İfk Hadisesi münafıkların, Müstalikoğulları savaşından dönerken Hz. Peygamber’in (s.a.v.) hanımı Hz. Ayşe (r.a.) hakkında uydurdukları yalan haber ve onun namusuna yapmış oldukları iftiradır.
Müslümanlar, Müstalikoğulları savaşından dönerlerken Hz. Ayşe, ordunun konaklama yerinde kızkardeşi Hz. Esma’dan ödünç aldığı gerdanlığı kaybetmiştir. Hz. Ayşe, gerdanlığını aramak için konaklama yerinden uzaklaşmış ve gerdanlığını bulup döndüğünde orduyu bulamamıştır. Bir müddet beklemiş daha sonra ordunun artçıları onu görmüşler ve hemen orduya yetiştirmişlerdir.
Bu durumu gören münafıklar, Hz.

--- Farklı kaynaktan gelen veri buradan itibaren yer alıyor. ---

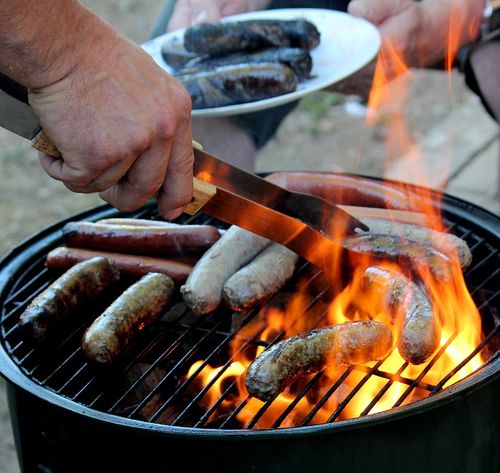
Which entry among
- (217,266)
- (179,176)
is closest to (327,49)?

Peygamber’in sevgili eşi Hz. Ayşe’ye iftirada bulunmuşlardır. Hz. Peygamber’e (s.a.v.) ve Müslümanlara bu durumu kullanarak eziyet etmişlerdir. Hz. Ayşe bu duruma çok üzülmüştür.
Yüce Allah, Hz. Ayşe’nin namusunun temizliği ile ilgili ayetler göndermiş ve ona yapılan iftirayı ve iftiracıları kınamıştır. Hz. Peygamber (s.a.v.) de iftiracıları cezalandırmıştır.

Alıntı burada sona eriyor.